La sua morte avviene in modo improvviso e tragico, dopo essere stato investito da un’automobile mentre attraversa una strada della città dove nasce e costruisce gran parte della sua carriera.
Ha sessantasei anni e lascia dietro di sé un patrimonio creativo immenso.
Scrittore, sceneggiatore, regista, autore radiofonico, paroliere e pubblicitario, Marchesi attraversa diversi linguaggi espressivi senza mai perdere la propria identità.
La sua ironia elegante e intelligente diventa un punto di riferimento per intere generazioni di autori e interpreti.
Più che inventare semplici battute, costruisce un modo nuovo di osservare la realtà.
Le sue parole trasformano il quotidiano in qualcosa di sorprendente, divertente e spesso profondamente umano.
Il talento dietro le quinte
Marcello Marchesi nasce a Milano il 4 aprile 1912.
Dopo la laurea in giurisprudenza comprende presto che la professione forense non rappresenta il suo destino.
L’attrazione per la scrittura e per il mondo dello spettacolo lo conduce verso il teatro leggero e la radio.
Negli anni Trenta inizia una lunga attività creativa che lo porta a collaborare con alcune delle personalità più amate dello spettacolo italiano.
Nel dopoguerra il suo nome compare dietro numerosi successi teatrali, cinematografici e televisivi.
La sua penna accompagna artisti come Totò, Erminio Macario, Ugo Tognazzi e Walter Chiari.
Marchesi possiede una rara capacità di costruire dialoghi brillanti, situazioni comiche efficaci e tormentoni destinati a entrare nel linguaggio comune.

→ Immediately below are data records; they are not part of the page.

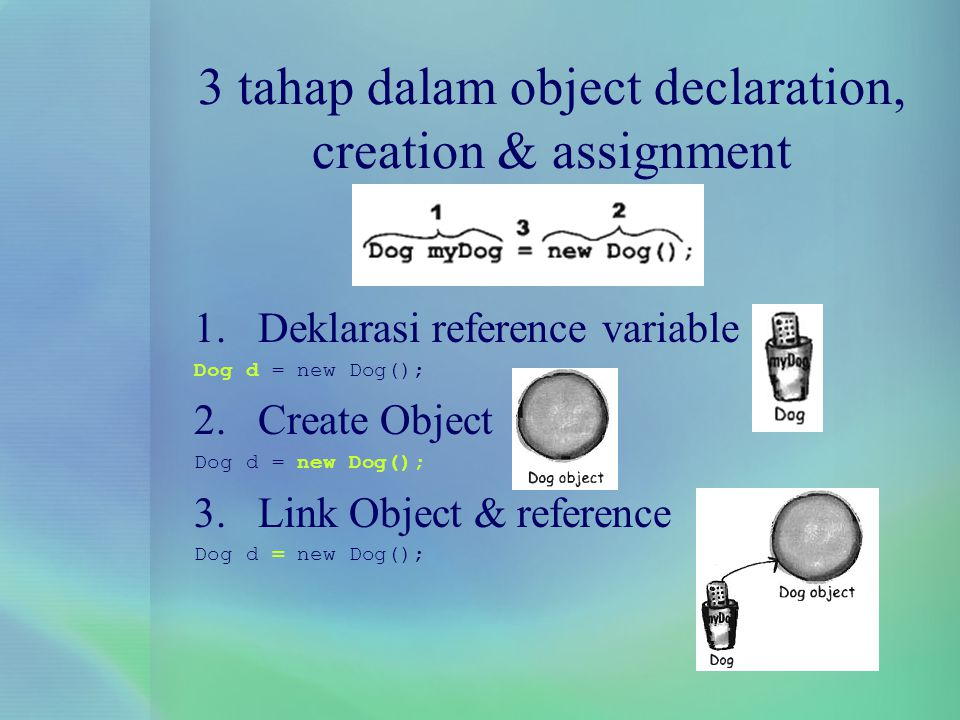3 tahap dalam object declaration, creation & assignment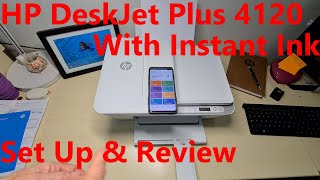 HP DeskJet Plus 4120 Printer Review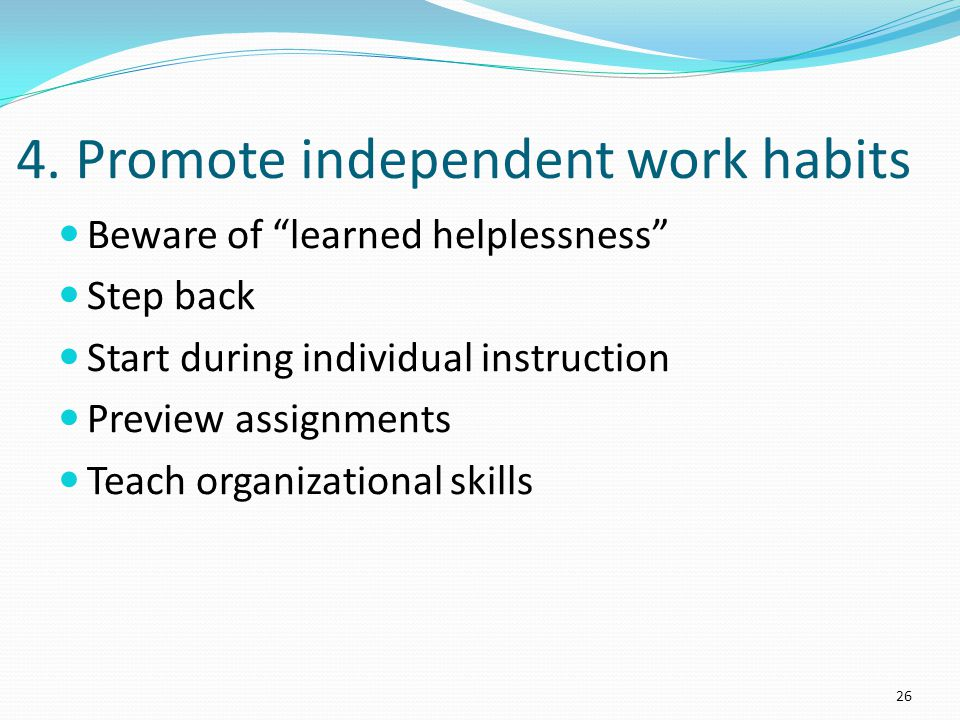 4. Promote independent work habits Beware of learned helplessness Step back Start during individual instruction Preview assignments Teach organization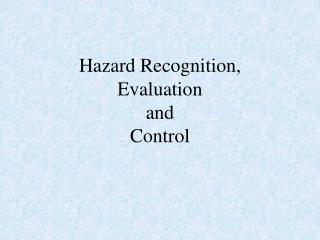 Hazard Recognition, Evaluation  and  Control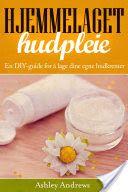 Hjemmelaget hudpleie: En DIY-guide for å lage dine egne hudkremer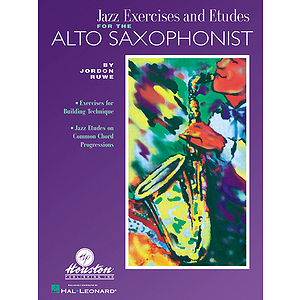 Jazz Exercises and Etudes for the Alto Saxophonist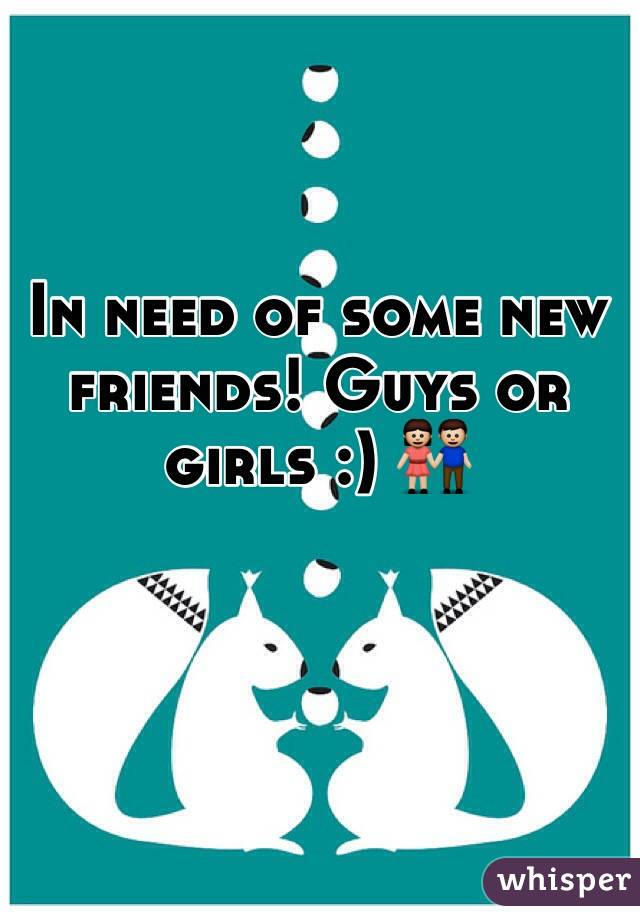 In need of some new friends! Guys or girls :) 👫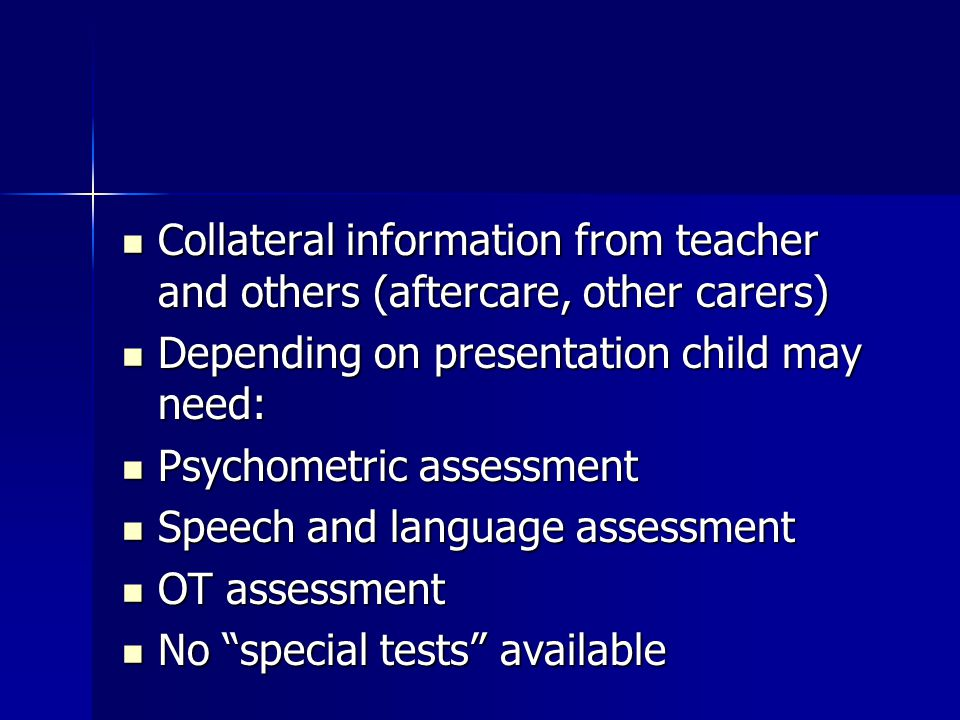 Collateral information from teacher and others (aftercare, other carers) Collateral information from teacher and others (aftercare, other carers) Depending on presentation child may need: Depending on presentation child may need: Psychometric assessment Psychometric assessment Speech and language assessment Speech and language assessment OT assessment OT assessment No special tests available No special tests available
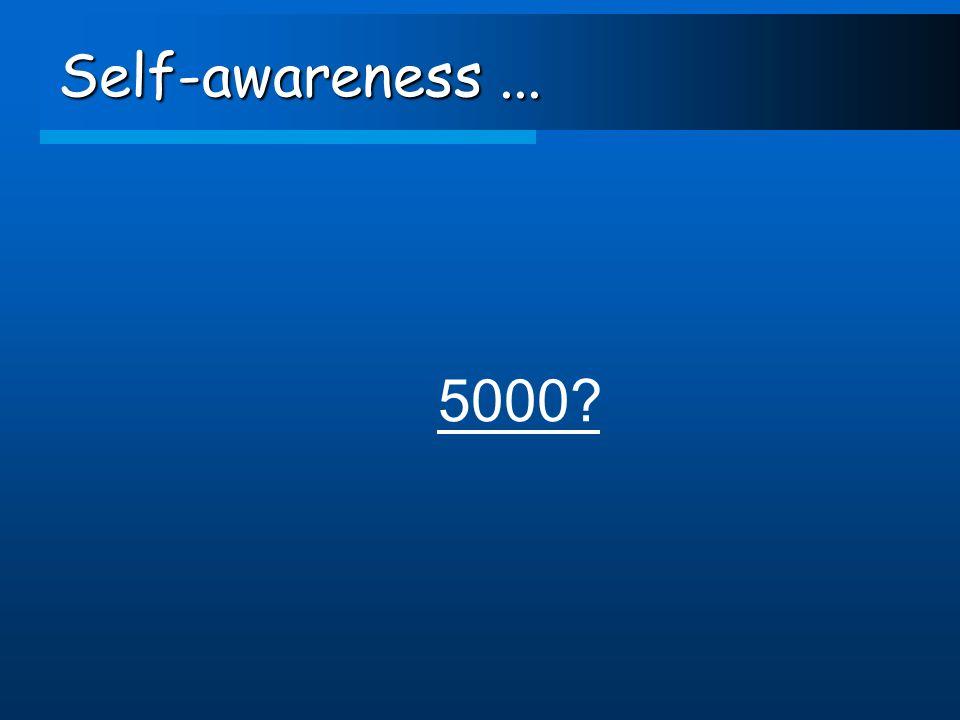 Self-awareness... 5000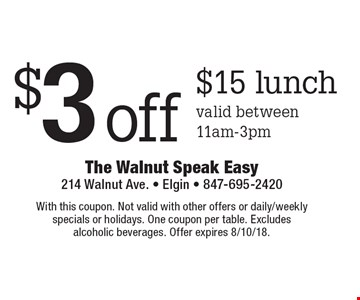 $3 off $15 lunch. Valid between 11am-3pm. With this coupon. Not valid with other offers or daily/weekly specials or holidays. One coupon per table. Excludes alcoholic beverages. Offer expires 8/10/18.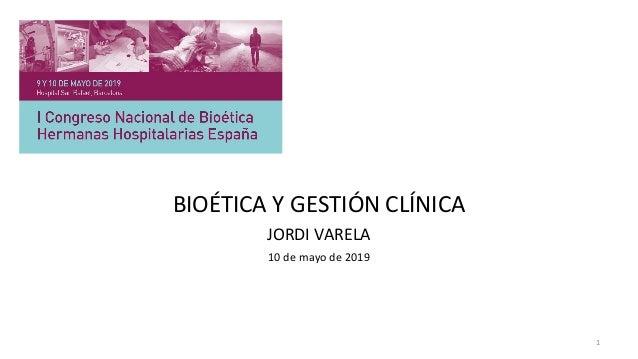 1 BIOÉTICA Y GESTIÓN CLÍNICA JORDI VARELA 10 de mayo de 2019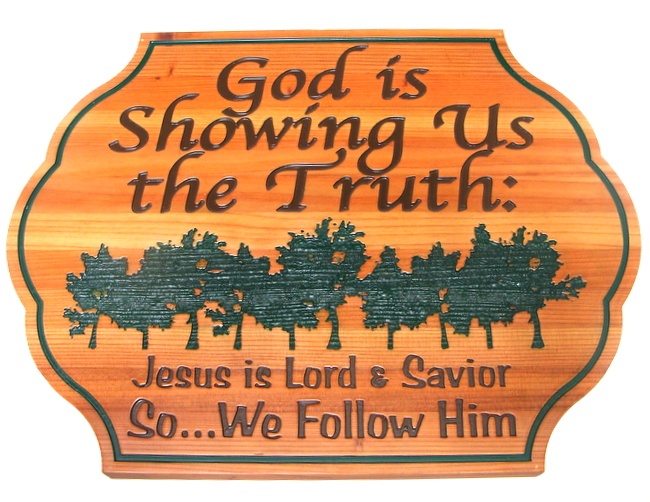 "D13205 - Carved Cedar Wood Sign with Engraved Text ""God is Showing Us the Truth,"" with Engraved Forest of Trees"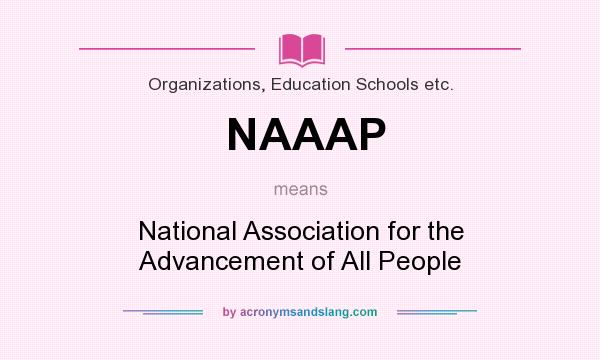 What does NAAAP mean? It stands for National Association for the Advancement of All People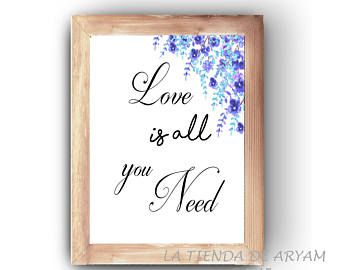 Love is all you need, Wall Art, Printable, Inspirational Art, Watercolor Printable, Quote Prints, Flower Wall Decor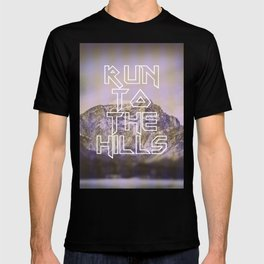 Run To The Hills T-shirt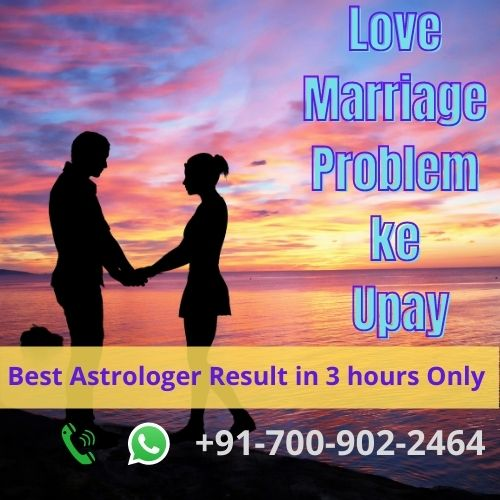 Love Marriage Problems Upay Solution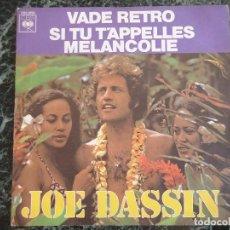 Discos de vinilo: SINGLE JOE DASSIN. CBS. VADE RETRO Y SI TU T'APPELLES MELANCOLIE. Lote 219190101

La sua creatività contribuisce alla nascita della moderna comicità italiana, rendendola più raffinata e attenta alle sfumature del linguaggio.
Un osservatore attento della società
Ridurre Marcello Marchesi al ruolo di autore comico sarebbe limitante.
La sua opera rivela una straordinaria sensibilità nell’osservazione dei comportamenti umani.
Attraverso libri come Diario futile e Il malloppo racconta vizi, abitudini e contraddizioni della società italiana con uno sguardo ironico ma mai crudele.
Nel 1968 pubblica Io e Lui, uno dei suoi lavori più celebri.
L’opera ispira successivamente l’omonimo film diretto da Luciano Salce.
Anche nel settore pubblicitario dimostra un talento fuori dal comune.
Crea slogan memorabili e contribuisce a rinnovare il linguaggio della comunicazione commerciale italiana.
La sua forza risiede nella capacità di unire leggerezza e profondità, facendo sorridere il pubblico senza rinunciare all’intelligenza.
L’ultimo saluto a un maestro dell’ironia
La morte arriva all’improvviso il 19 giugno 1978 in viale Beatrice d’Este, a Milano.
La notizia colpisce il mondo dello spettacolo e della cultura, che perde uno dei suoi autori più brillanti.
Nonostante il contributo fondamentale dato alla televisione, al cinema, alla letteratura e alla pubblicità, il suo nome resta spesso meno noto rispetto a quello degli artisti che interpreta o ai quali presta la propria creatività.
Eppure l’impronta lasciata da Marcello Marchesi continua a vivere nelle parole, nei programmi e nelle forme dell’umorismo contemporaneo.
La sua eredità dimostra come l’ironia possa diventare uno strumento raffinato per comprendere il mondo e raccontare l’essere umano con leggerezza, intelligenza e sensibilità.